- Born: Hazel Dorothy Campbell 1940 Jamaica
- Died: 12 December 2018 (aged 78) Kingston, Jamaica
- Education: University of the West Indies
- Writing career
- Genres: Short stories and children's literature

= Hazel Campbell =

Jamaican writer (1940–2018)

Hazel Campbell (1940 – 12 December 2018) was a Jamaican writer, notably of short stories and children's books, who was also a teacher, editor and public relations worker.

==Biography==
Hazel Dorothy Campbell was born in Jamaica, where she attended Merl Grove High School in Kingston. She subsequently earned a BA degree in English & Spanish at the University of the West Indies, Mona, followed by diplomas in Mass Communications and Management Studies. She worked as a teacher, as a public relations worker, editor, features writer and video producer for the Jamaican Information Service, the Ministry of Foreign Affairs and the Creative Production and Training Centre. From 1987 she freelanced as a communications consultant.

Her first published book, in 1978, was The Rag Doll & Other Stories, and she went on to become one of the most prolific writers produced by Jamaica. She was particularly noted for her children's books, and the Jamaica Gleaner stated: "Campbell had an in-depth understanding of children and demonstrated giftedness in crafting material that engaged their attention in literature." Her short stories appeared in publications including West Indian Stories (ed. John Wickham, 1981), Caribanthology I (ed. Bruce St. John, 1981), Focus 1983; Facing the Sea (ed. Anne Walmsley, 1986); and When de Mark Buss: Black British and Caribbean Short Stories (2001).
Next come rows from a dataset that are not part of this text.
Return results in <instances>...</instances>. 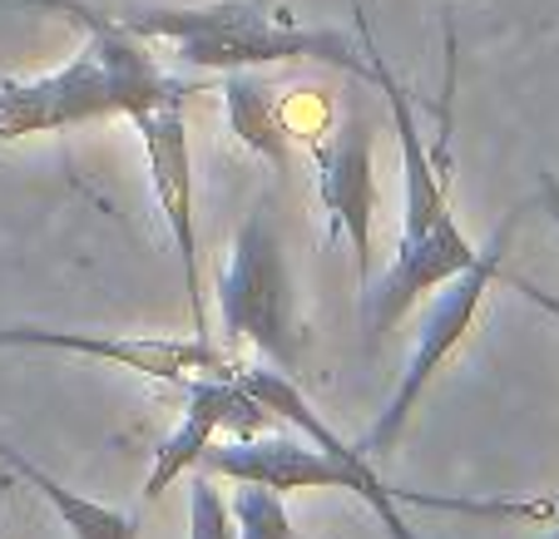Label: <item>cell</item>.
<instances>
[{
  "mask_svg": "<svg viewBox=\"0 0 559 539\" xmlns=\"http://www.w3.org/2000/svg\"><path fill=\"white\" fill-rule=\"evenodd\" d=\"M243 386L258 396L273 421L293 426L297 435H243L233 445H203L199 466L213 476H228L238 486H263L277 495H293V490H347L361 495L367 510L381 519L391 539H416L412 525L402 519V500L426 510H455V515H480V519H549L555 505L549 500H461V495H416V490H396L377 476V460L357 451L352 441H342L322 416L312 411L297 381L287 371H238Z\"/></svg>",
  "mask_w": 559,
  "mask_h": 539,
  "instance_id": "obj_1",
  "label": "cell"
},
{
  "mask_svg": "<svg viewBox=\"0 0 559 539\" xmlns=\"http://www.w3.org/2000/svg\"><path fill=\"white\" fill-rule=\"evenodd\" d=\"M90 40L70 64L35 80H0V139L60 134V129L90 124L109 115H144V109L189 105L193 85L158 70V60L144 50L139 35H129L115 15L90 11Z\"/></svg>",
  "mask_w": 559,
  "mask_h": 539,
  "instance_id": "obj_2",
  "label": "cell"
},
{
  "mask_svg": "<svg viewBox=\"0 0 559 539\" xmlns=\"http://www.w3.org/2000/svg\"><path fill=\"white\" fill-rule=\"evenodd\" d=\"M139 40H169L193 70H267V64H328V70L371 80L367 50L347 31L297 25L267 0H213V5H144L115 15Z\"/></svg>",
  "mask_w": 559,
  "mask_h": 539,
  "instance_id": "obj_3",
  "label": "cell"
},
{
  "mask_svg": "<svg viewBox=\"0 0 559 539\" xmlns=\"http://www.w3.org/2000/svg\"><path fill=\"white\" fill-rule=\"evenodd\" d=\"M367 70L391 105V124H396V139H402V183H406L402 238H396L386 277H381L367 297L371 342H381L426 292L451 283V277L471 263L475 243L461 233V223H455L451 193H445L441 173H436V164H431V148L421 144V129H416V109H412V99H406V89L396 85V74L381 60L377 45H367Z\"/></svg>",
  "mask_w": 559,
  "mask_h": 539,
  "instance_id": "obj_4",
  "label": "cell"
},
{
  "mask_svg": "<svg viewBox=\"0 0 559 539\" xmlns=\"http://www.w3.org/2000/svg\"><path fill=\"white\" fill-rule=\"evenodd\" d=\"M218 322L223 337L238 347H258L267 361L293 376L297 357H302V327H297L293 307V273H287L283 233H277L273 203H258L243 218L233 253L218 267Z\"/></svg>",
  "mask_w": 559,
  "mask_h": 539,
  "instance_id": "obj_5",
  "label": "cell"
},
{
  "mask_svg": "<svg viewBox=\"0 0 559 539\" xmlns=\"http://www.w3.org/2000/svg\"><path fill=\"white\" fill-rule=\"evenodd\" d=\"M515 218L520 213H510V218L496 228V238H490V243L480 248L451 283H441V292L431 297L426 322H421V332H416V351H412V361H406L402 381H396V392H391V402L381 406V416L371 421V431L357 441V451L367 455V460H381L386 451L402 445V431H406V421H412L416 402L426 396V386L436 381V371L455 357V347L465 342V332L475 327V318H480V307H486L496 277L506 273V248H510V233H515Z\"/></svg>",
  "mask_w": 559,
  "mask_h": 539,
  "instance_id": "obj_6",
  "label": "cell"
},
{
  "mask_svg": "<svg viewBox=\"0 0 559 539\" xmlns=\"http://www.w3.org/2000/svg\"><path fill=\"white\" fill-rule=\"evenodd\" d=\"M0 347H35V351H70V357H95L109 367L139 371L148 381H209V376H238V361L218 351L209 337H109V332H70V327H0Z\"/></svg>",
  "mask_w": 559,
  "mask_h": 539,
  "instance_id": "obj_7",
  "label": "cell"
},
{
  "mask_svg": "<svg viewBox=\"0 0 559 539\" xmlns=\"http://www.w3.org/2000/svg\"><path fill=\"white\" fill-rule=\"evenodd\" d=\"M139 144L148 159V183H154L158 213L169 223V238L183 263V297H189L193 332H203V273H199V213H193V154H189V124H183V99L134 115Z\"/></svg>",
  "mask_w": 559,
  "mask_h": 539,
  "instance_id": "obj_8",
  "label": "cell"
},
{
  "mask_svg": "<svg viewBox=\"0 0 559 539\" xmlns=\"http://www.w3.org/2000/svg\"><path fill=\"white\" fill-rule=\"evenodd\" d=\"M371 148H377V129L361 115L342 119L332 139H312L317 193H322V208L332 218V238H352L357 283H367V273H371V218H377Z\"/></svg>",
  "mask_w": 559,
  "mask_h": 539,
  "instance_id": "obj_9",
  "label": "cell"
},
{
  "mask_svg": "<svg viewBox=\"0 0 559 539\" xmlns=\"http://www.w3.org/2000/svg\"><path fill=\"white\" fill-rule=\"evenodd\" d=\"M273 416L258 406V396L243 386V376H209V381H189V411H183V426L158 445L154 470L144 480V500H158L179 476H189L199 466L203 445H213V431L218 426H233L243 435H258Z\"/></svg>",
  "mask_w": 559,
  "mask_h": 539,
  "instance_id": "obj_10",
  "label": "cell"
},
{
  "mask_svg": "<svg viewBox=\"0 0 559 539\" xmlns=\"http://www.w3.org/2000/svg\"><path fill=\"white\" fill-rule=\"evenodd\" d=\"M0 466L11 470V476H21L31 490H40V500H50L60 525L70 529L74 539H139V515H129V510H119V505H99V500L60 486L55 476H45V470L35 466L31 455L5 441H0Z\"/></svg>",
  "mask_w": 559,
  "mask_h": 539,
  "instance_id": "obj_11",
  "label": "cell"
},
{
  "mask_svg": "<svg viewBox=\"0 0 559 539\" xmlns=\"http://www.w3.org/2000/svg\"><path fill=\"white\" fill-rule=\"evenodd\" d=\"M223 105H228L233 134L243 139L253 154H263L267 164L287 169V119L277 109V89L267 85L258 70H233L223 80Z\"/></svg>",
  "mask_w": 559,
  "mask_h": 539,
  "instance_id": "obj_12",
  "label": "cell"
},
{
  "mask_svg": "<svg viewBox=\"0 0 559 539\" xmlns=\"http://www.w3.org/2000/svg\"><path fill=\"white\" fill-rule=\"evenodd\" d=\"M233 525H238V539H297L293 519L283 510V495L263 486H243L233 495Z\"/></svg>",
  "mask_w": 559,
  "mask_h": 539,
  "instance_id": "obj_13",
  "label": "cell"
},
{
  "mask_svg": "<svg viewBox=\"0 0 559 539\" xmlns=\"http://www.w3.org/2000/svg\"><path fill=\"white\" fill-rule=\"evenodd\" d=\"M189 539H238L228 500L218 495V486L209 476L189 480Z\"/></svg>",
  "mask_w": 559,
  "mask_h": 539,
  "instance_id": "obj_14",
  "label": "cell"
},
{
  "mask_svg": "<svg viewBox=\"0 0 559 539\" xmlns=\"http://www.w3.org/2000/svg\"><path fill=\"white\" fill-rule=\"evenodd\" d=\"M510 287H515V292H525L530 302L539 307V312H549V318L559 322V297H555V292H545V287H539V283H530V277H520V273L510 277Z\"/></svg>",
  "mask_w": 559,
  "mask_h": 539,
  "instance_id": "obj_15",
  "label": "cell"
},
{
  "mask_svg": "<svg viewBox=\"0 0 559 539\" xmlns=\"http://www.w3.org/2000/svg\"><path fill=\"white\" fill-rule=\"evenodd\" d=\"M11 5H45V11H60L80 25H85V15H90V5H80V0H11Z\"/></svg>",
  "mask_w": 559,
  "mask_h": 539,
  "instance_id": "obj_16",
  "label": "cell"
},
{
  "mask_svg": "<svg viewBox=\"0 0 559 539\" xmlns=\"http://www.w3.org/2000/svg\"><path fill=\"white\" fill-rule=\"evenodd\" d=\"M539 203H545V213L555 218V228H559V179L549 169H539Z\"/></svg>",
  "mask_w": 559,
  "mask_h": 539,
  "instance_id": "obj_17",
  "label": "cell"
},
{
  "mask_svg": "<svg viewBox=\"0 0 559 539\" xmlns=\"http://www.w3.org/2000/svg\"><path fill=\"white\" fill-rule=\"evenodd\" d=\"M549 539H559V529H555V535H549Z\"/></svg>",
  "mask_w": 559,
  "mask_h": 539,
  "instance_id": "obj_18",
  "label": "cell"
}]
</instances>
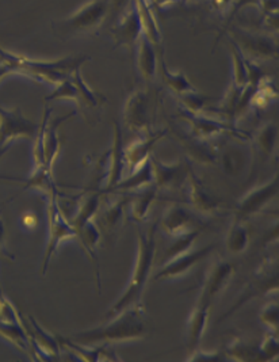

Reviewing her 1991 story collection Singerman, Keith Jardim wrote: "The excellence of Hazel D. Campbell’s short stories lies not only in the bright, robust prose of her third and latest collection, Singerman, but also in her portrayals of the preoccupations of the Caribbean people, race, class, and poverty – how they have cursed the region. ... all of these stories are beautifully written, wise, and sweeping in moral concerns."

Campbell died on 12 December 2018, aged 78, at the University Hospital of the West Indies in Kingston, following a brief illness. A collection of her short stories, Jamaica On My Mind, was posthumously published in 2019, and Suzanne Scafe noted in Small Axe: "Reading Campbell's earliest stories three and four decades later, one is astonished at the prescient ways sexuality, gender relations, and the nuanced forms of the women characters’ resistance are represented."

==Selected bibliography==
- The Rag Doll & Other Stories (Savacou, 1978)
- Woman’s Tongue (Savacou, 1985)
- Singerman (short stories; Peepal Tree, 1991, ISBN 9780948833441)
- Tilly Bummie and Other Stories (1993)
- Miss Bettina's House (Carlong, 2004, ISBN 9766380694)
- Jamaica On My Mind: New and Collected Stories, introduction by Jacqueline Bishop (Peepal Tree Press, 2019, ISBN 9781845234409, 346pp.)